Reading passage:
---

Comparing Buffered and Unbuffered Solutions

Property	Buffered Solution	Unbuffered Solution
Adding small amount of acid	pH barely changes	pH drops significantly
Adding small amount of base	pH barely changes	pH rises significantly
Contains	Weak acid + conjugate base	May be pure water or a salt solution
Capacity	Limited — can be overwhelmed by large additions	No resistance at all
pH depends on	Ratio [A⁻]/[HA] and pKa	Only on [H⁺] present

Summary

Buffer action depends on having two reservoirs: the weak acid to neutralise added base, and the conjugate base to neutralise added acid. Le Chatelier's principle provides the conceptual framework. Buffer capacity depends on concentration and on keeping the component ratio close to 1:1. Remember: a buffer minimises pH changes but cannot prevent them entirely, and it can be overwhelmed by large additions.

---

Explore the material:
**1)** Using the buffer comparison, explain in one to three sentences why a buffered solution resists pH change when a small amount of acid or base is added.
**2)** Reproduce the part of the buffer comparison starting with "Comparing Buffered and" and going on through "by large additions.".
The data after this has no connection to the buffer comparison.

Stored data:
---

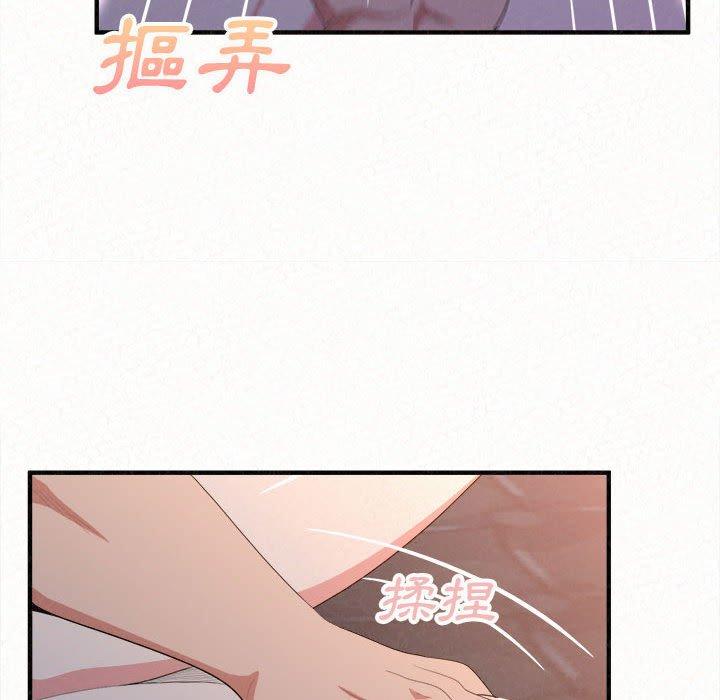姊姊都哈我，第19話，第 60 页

---

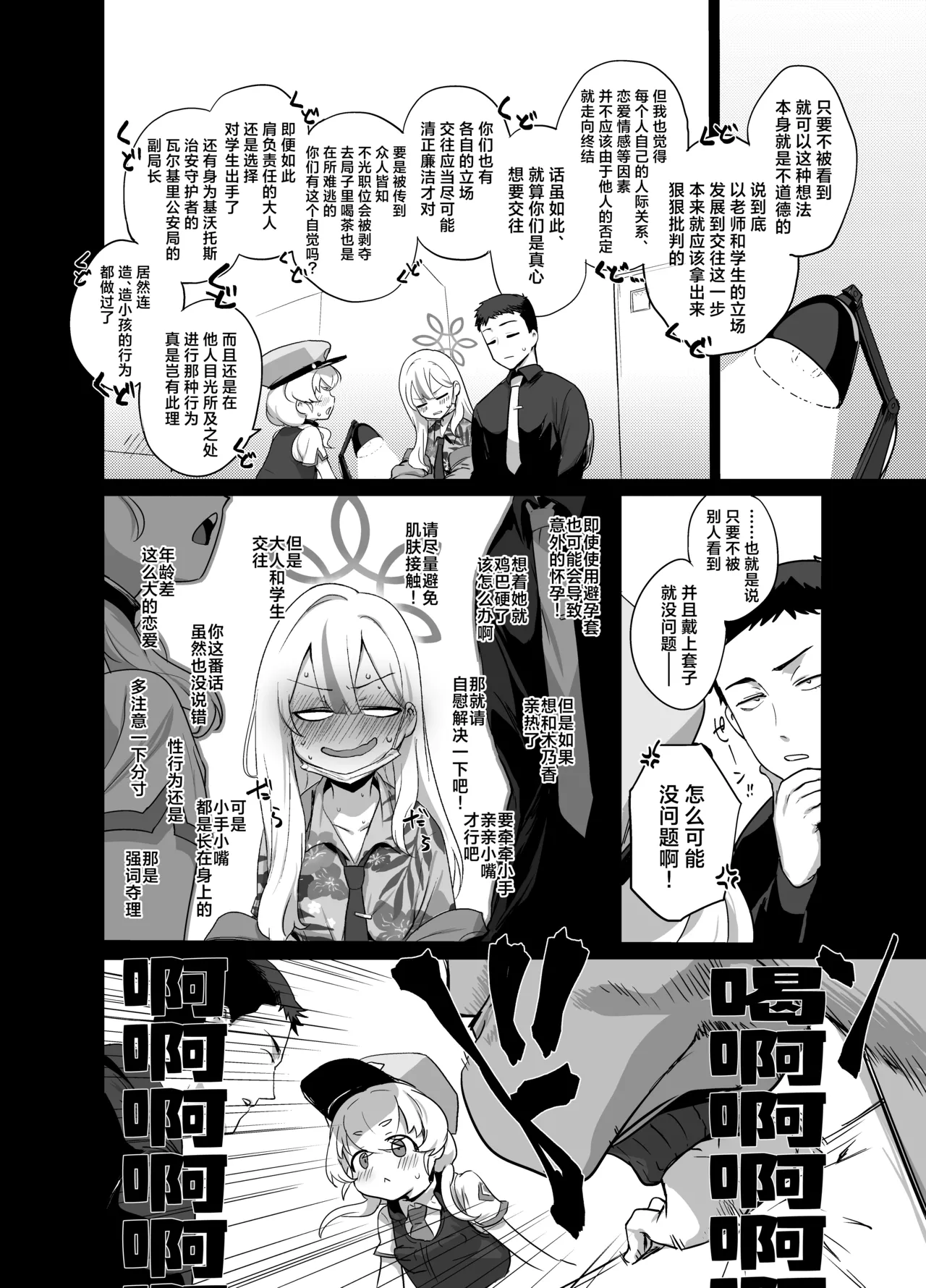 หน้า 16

---

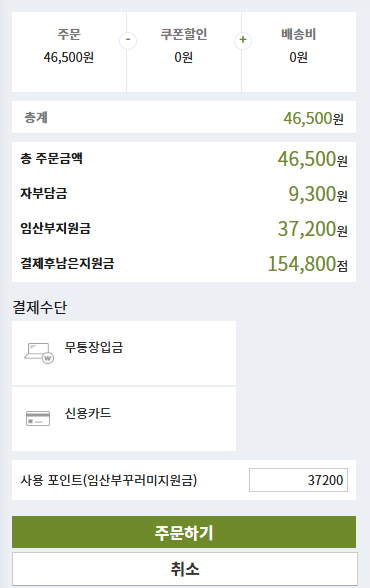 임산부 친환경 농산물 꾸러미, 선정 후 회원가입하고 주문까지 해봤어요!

---

Task-by-task answers:
**1)** A buffer holds two reservoirs: a weak acid that neutralizes added base and a conjugate base that neutralizes added acid. Because either addition is neutralized, the pH barely changes.

**2)**
Comparing Buffered and Unbuffered Solutions

Property	Buffered Solution	Unbuffered Solution
Adding small amount of acid	pH barely changes	pH drops significantly
Adding small amount of base	pH barely changes	pH rises significantly
Contains	Weak acid + conjugate base	May be pure water or a salt solution
Capacity	Limited — can be overwhelmed by large additions	No resistance at all
pH depends on	Ratio [A⁻]/[HA] and pKa	Only on [H⁺] present

Summary

Buffer action depends on having two reservoirs: the weak acid to neutralise added base, and the conjugate base to neutralise added acid. Le Chatelier's principle provides the conceptual framework. Buffer capacity depends on concentration and on keeping the component ratio close to 1:1. Remember: a buffer minimises pH changes but cannot prevent them entirely, and it can be overwhelmed by large additions.